We are given an array nums of non negative integers. We can say nums is special if there exists a number x such that there are exactly x numbers in nums that are greater than or equal to x

The idea is simple we just need to find a number x such that there are exactly x numbers in the array nums that are greater than or equal to x

Let’s take a example:

nums = [3, 5]

I’ll take x as 1:

If x == 1 --> is there any single number in the nums array that is greater than or equal to one?

In this case it returns True because there are two various numbers that meets the condition

Let’s take x as 2:

If x == 2 --> are there any two numbers in the nums array that are greater than or equal to two?

Looking at the condition we can tell that there are two numbers in the array that meet the condition

So the answer we would return is 2 and not 1 because it kinda takes the highest value

From this first case I was able to conclude that the value of x doesn’t essentially need to be in the array but it must be less than or equal to the length of the array i.e x <= len(nums)

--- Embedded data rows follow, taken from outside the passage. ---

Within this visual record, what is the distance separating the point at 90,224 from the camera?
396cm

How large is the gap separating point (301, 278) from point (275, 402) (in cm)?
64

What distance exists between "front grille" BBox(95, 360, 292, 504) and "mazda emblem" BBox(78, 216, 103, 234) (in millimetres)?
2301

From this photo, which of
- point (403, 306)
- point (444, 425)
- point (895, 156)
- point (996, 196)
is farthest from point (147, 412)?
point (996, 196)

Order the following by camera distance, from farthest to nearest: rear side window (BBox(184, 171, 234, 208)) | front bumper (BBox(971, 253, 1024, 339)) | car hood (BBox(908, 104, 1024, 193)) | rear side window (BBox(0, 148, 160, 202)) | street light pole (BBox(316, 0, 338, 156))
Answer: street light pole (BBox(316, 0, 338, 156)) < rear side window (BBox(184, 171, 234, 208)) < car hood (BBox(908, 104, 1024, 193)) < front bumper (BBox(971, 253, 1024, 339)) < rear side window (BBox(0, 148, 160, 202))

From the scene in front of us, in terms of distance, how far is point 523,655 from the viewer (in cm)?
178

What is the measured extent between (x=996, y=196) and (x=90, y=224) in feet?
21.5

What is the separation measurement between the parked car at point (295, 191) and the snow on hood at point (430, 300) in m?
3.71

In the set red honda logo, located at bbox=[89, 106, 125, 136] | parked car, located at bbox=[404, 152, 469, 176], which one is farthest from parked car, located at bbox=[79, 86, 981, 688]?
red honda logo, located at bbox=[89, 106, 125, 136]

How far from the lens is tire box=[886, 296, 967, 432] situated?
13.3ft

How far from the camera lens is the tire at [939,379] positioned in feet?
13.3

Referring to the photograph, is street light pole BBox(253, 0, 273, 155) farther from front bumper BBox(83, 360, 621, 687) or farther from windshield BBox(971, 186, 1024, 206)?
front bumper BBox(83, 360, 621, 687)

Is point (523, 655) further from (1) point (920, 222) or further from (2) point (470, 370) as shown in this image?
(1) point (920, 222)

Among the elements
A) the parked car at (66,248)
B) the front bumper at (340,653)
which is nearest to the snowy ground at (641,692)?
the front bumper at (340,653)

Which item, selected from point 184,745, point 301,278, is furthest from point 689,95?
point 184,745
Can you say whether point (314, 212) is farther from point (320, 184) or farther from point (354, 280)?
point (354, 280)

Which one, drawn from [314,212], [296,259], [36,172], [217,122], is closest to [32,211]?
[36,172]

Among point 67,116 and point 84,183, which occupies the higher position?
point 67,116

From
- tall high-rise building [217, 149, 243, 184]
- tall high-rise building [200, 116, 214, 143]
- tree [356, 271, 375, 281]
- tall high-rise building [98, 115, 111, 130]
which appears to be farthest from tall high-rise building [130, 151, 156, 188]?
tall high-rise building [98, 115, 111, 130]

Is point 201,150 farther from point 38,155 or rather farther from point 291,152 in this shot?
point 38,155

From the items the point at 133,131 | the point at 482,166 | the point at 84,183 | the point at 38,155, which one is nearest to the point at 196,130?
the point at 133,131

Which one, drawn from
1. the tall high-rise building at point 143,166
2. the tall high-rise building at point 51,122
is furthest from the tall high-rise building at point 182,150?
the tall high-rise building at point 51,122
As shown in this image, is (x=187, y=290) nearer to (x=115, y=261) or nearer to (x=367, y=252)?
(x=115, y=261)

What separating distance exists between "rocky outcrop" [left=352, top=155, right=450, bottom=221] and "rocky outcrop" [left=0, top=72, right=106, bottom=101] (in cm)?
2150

Let us take another example:

nums = [0, 4, 3, 0, 4]

I’ll take x as 1:

If x == 1 --> is there any single value in the nums array that is greater than or equal to one? --> True

When x is 2:

If x == 2 --> are there any two numbers in the nums array that are greater than or equal to two? --> True

When x is 3:

If x == 3 --> are there any three numbers in the num array that are greater than or equal to three --> True

When x is 4:

If x == 4 --> are there are four numbers in the num array that are greater than or equal to four --> False

This case returned False this means that the previous result is what will be returned as it returns True so the answer is 3

After I understood that I was able to come up with an idea I can use to implement this and find the value of x:

Initialize variable x as 1 because from the constraint, 1 <= nums.length <= 100 and I’ll be using that in the future of this program
In a while loop I’ll iterate till x is less than or equal to the length of the array i.e x <= len(nums)
I set a variable count as 0, then I iterate through all the numbers in the number array on each iteration I’ll check if number >= x which is the condition required for us to perform
If that is True then I’ll increment variable count by 1
I’ll check if count == x and if it is, I’ll return x
Else I’ll increment x by 1
If after the loop and no values is found I’ll return -1

Solve Script: link

My approach is Ok but not well optimized

Anyways after looking at others solution I found this approach which made use of Binary Search

Here’s the way it was used:

It initialized left, right to it’s corresonding value (the standard stuff xD)
In a while loop, we calculates the mid value
Inside the loop, we use a list comprehension and the sum function to count the number of elements in nums that are greater than or equal to mid. This count is stored in the variable count.
We then shift the search range depending on the value of count

Here’s the script implementation:

def specialArray(nums):
    left, right = 0, len(nums) - 1

    while left <= right:
        mid = left + (right - left) // 2
        count = sum(1 for num in nums if num >= mid)

        if count == mid:
            return mid
        elif count > mid:
            left = mid + 1
        else:
            right = mid - 1

    return -1

nums = [0,4,3,0,4]
r = specialArray(nums)

print(r)

It works pretty well